# Problème à résoudre
Pour chaque énoncé, dites par oui ou par non s'il concorde avec le document, et citez mot pour mot le passage qui tranche : 1. L'affichage actuel est en 800x600. 2. L'erreur signalée touche le système de fichiers. 3. La résolution visée est 1280x1024.

# Document
PS : j'ai résolut le probléme je voie mieux .. lol .. mais par contre j'ai du 800x600 comment mettre 1024x768 ???

PS 2 : l'erreur qui me dis et que j'ai un probléme de filesystem il me dis  " filesystem couldn't be fixed "  et juste avant  fsck.ext3: No such file or directory while trying to open /dev/ROOT /dev/ROOT:

----------

## titoucha

 *geekounet wrote:*   

>  *titoucha wrote:*   Alors là je ne sais pas non plus ce qui fait que ton kernel avec l'options core 2 est en 64bits ou en 32bits.

# Données enregistrées

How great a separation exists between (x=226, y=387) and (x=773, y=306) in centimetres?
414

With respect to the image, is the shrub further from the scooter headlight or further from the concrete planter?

# Réponse à l'exercice
1. Oui : « j'ai du 800x600 »
2. Oui : « l'erreur qui me dis et que j'ai un probléme de filesystem »
3. Non : « comment mettre 1024x768 ??? »